Research in the Tian Laboratory focuses on the role of cell metabolism and mitochondrial function in the pathogenesis of human diseases. The laboratory uses multi-disciplinary approaches to identify novel regulatory mechanisms, perturb the metabolic networks, and interrogate metabolic fluxes and bioenergetics in a variety of model systems. Current studies concentrate on cardiac substrate metabolism, mitochondrial function and metabolic signaling by combining the powerful NMR techniques and metabolomics with ability to target the molecular regulatory mechanisms via genetic manipulation in animal models. Dr. Tian is also interested in bi-directional translational research between the bench and the bedside to elucidate the functional significance of altered cellular metabolism in ischemic heart disease, obesity, diabetes and heart failure.
An adult human heart has the highest oxygen uptake rate in the body (~0.1ml O2/g/min at basal conditions); it generates and consumes about 6 Kg of ATP daily, 15-20 times its own weight. Even though the heart has developed extensive metabolic machinery and sophisticated regulatory networks to ensure energy homeostasis, impairment of cardiac metabolism has been found in a variety of disease conditions. Importantly, the consequence of abnormal cardiac metabolism is no longer limited to deficient energy production, as the biological roles of mitochondria and reactive oxygen species have been increasingly recognized.

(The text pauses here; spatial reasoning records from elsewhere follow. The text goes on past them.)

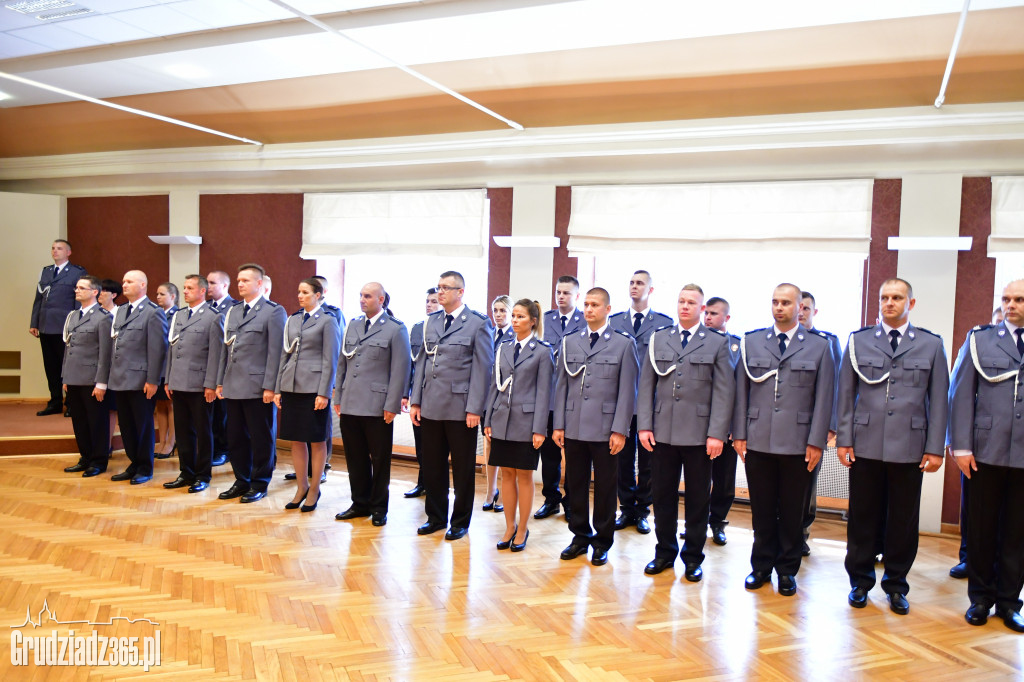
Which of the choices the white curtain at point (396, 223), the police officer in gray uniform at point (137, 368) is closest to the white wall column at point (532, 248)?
the white curtain at point (396, 223)

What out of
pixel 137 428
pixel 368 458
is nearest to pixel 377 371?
pixel 368 458

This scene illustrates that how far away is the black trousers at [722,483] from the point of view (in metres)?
5.17

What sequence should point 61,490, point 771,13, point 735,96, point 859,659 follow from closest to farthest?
point 859,659, point 771,13, point 735,96, point 61,490

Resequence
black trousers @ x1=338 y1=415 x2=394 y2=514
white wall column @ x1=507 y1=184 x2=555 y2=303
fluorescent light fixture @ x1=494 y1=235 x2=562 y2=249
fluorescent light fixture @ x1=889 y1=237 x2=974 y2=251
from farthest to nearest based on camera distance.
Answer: white wall column @ x1=507 y1=184 x2=555 y2=303
fluorescent light fixture @ x1=494 y1=235 x2=562 y2=249
fluorescent light fixture @ x1=889 y1=237 x2=974 y2=251
black trousers @ x1=338 y1=415 x2=394 y2=514

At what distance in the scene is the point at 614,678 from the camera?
10.3 ft

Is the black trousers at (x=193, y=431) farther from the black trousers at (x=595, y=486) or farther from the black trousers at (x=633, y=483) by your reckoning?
the black trousers at (x=633, y=483)

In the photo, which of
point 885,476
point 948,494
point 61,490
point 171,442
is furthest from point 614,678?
point 171,442

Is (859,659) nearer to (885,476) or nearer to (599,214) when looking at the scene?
(885,476)

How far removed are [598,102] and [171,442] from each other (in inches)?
204

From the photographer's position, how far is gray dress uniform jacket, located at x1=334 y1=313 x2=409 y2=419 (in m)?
5.20

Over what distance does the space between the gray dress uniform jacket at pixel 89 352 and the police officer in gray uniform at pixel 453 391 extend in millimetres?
2954

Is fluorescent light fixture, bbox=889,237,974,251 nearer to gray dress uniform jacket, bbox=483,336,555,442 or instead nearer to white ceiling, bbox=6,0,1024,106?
white ceiling, bbox=6,0,1024,106

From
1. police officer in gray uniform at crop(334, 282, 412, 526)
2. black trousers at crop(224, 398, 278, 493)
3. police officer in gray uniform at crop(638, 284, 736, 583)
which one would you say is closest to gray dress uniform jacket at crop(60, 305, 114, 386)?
black trousers at crop(224, 398, 278, 493)

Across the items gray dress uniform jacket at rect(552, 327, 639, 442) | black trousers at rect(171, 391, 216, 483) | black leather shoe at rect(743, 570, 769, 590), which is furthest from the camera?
black trousers at rect(171, 391, 216, 483)
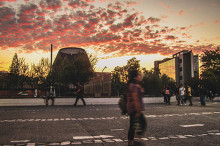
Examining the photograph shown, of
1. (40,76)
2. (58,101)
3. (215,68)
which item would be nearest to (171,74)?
(215,68)

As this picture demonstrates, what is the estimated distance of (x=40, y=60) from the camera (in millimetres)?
39406

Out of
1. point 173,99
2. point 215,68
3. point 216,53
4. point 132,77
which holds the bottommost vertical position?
point 173,99

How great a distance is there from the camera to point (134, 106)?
4.58 metres

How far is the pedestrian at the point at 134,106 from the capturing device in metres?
4.57

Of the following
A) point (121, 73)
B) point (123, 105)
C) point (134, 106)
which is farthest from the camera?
point (121, 73)

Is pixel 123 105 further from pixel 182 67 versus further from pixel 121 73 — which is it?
pixel 182 67

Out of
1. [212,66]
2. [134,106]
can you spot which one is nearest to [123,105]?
[134,106]

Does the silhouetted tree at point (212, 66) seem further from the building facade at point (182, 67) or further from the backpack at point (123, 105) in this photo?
→ the backpack at point (123, 105)

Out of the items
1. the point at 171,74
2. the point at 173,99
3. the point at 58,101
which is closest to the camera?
the point at 58,101

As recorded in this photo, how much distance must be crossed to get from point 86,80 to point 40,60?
9376 mm

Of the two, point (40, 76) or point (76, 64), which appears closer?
point (40, 76)

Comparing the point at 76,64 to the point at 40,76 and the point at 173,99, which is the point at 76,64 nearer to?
the point at 40,76

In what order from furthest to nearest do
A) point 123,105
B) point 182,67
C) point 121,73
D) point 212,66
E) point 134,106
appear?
point 182,67 → point 121,73 → point 212,66 → point 123,105 → point 134,106

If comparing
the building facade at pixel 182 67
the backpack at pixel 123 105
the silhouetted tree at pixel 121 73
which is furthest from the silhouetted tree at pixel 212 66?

Part of our current research examines the fundamental mechanisms linking altered cardiac metabolism and mitochondrial dysfunction to the pathogenesis of heart diseases. This line of work seeks to generate a basis for metabolic therapy for heart failure and cardiac lipotoxicity in obesity and diabetes. Studies in this direction extend to nutrient-mediated gene expression and programming of the cell during development, aging and disease conditions.

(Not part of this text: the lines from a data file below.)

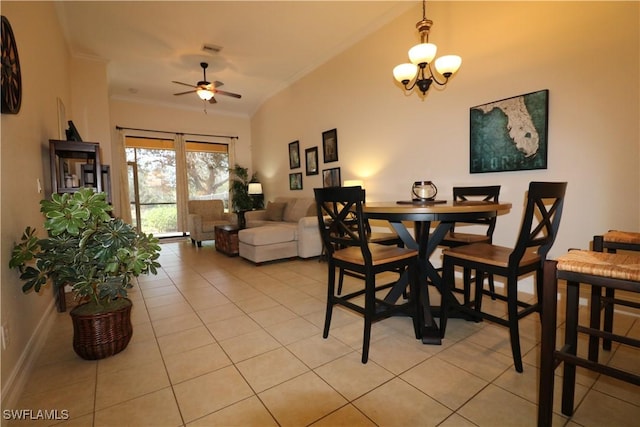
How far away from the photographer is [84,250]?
164 centimetres

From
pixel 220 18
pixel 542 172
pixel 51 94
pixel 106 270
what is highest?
pixel 220 18

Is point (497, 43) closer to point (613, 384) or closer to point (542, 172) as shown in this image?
point (542, 172)

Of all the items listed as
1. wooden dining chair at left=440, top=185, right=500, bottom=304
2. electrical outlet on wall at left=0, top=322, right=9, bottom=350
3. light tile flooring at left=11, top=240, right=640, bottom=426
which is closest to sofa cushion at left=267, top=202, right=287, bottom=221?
light tile flooring at left=11, top=240, right=640, bottom=426

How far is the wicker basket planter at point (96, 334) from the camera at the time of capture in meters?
1.73

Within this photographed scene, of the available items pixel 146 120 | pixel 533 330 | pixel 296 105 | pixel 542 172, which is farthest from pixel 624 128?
pixel 146 120

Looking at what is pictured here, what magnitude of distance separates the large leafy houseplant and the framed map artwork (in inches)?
117

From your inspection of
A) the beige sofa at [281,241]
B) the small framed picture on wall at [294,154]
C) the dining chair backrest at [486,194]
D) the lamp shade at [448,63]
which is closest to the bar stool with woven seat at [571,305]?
the dining chair backrest at [486,194]

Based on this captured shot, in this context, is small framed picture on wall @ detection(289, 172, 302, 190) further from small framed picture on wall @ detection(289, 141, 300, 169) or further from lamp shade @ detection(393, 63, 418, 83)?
lamp shade @ detection(393, 63, 418, 83)

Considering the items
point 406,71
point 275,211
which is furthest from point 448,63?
point 275,211

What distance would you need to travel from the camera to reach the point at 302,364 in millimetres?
1686

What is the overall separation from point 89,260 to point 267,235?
95.5 inches

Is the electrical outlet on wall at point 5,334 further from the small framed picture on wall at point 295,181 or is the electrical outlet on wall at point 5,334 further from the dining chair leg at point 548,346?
the small framed picture on wall at point 295,181

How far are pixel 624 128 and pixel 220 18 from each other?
163 inches

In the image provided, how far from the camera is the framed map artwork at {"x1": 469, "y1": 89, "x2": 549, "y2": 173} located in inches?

Another focus of our lab is to understand metabolic signaling in cardiovascular biology. We are interested in signaling mechanisms regulating cell metabolism under disease conditions as well as novel signaling functions of metabolites. For example, we were first to report that bioenergetic stress in pathological cardiac hypertrophy activates the AMP-activated protein kinase (AMPK), an energy sensor and master switch of metabolism. We subsequently generated mouse models with "gain-of-function" and "loss-of-function" of AMPK. Ongoing investigations in the lab address novel roles of AMPK in mitochondria biogenesis/function, cell growth and survival.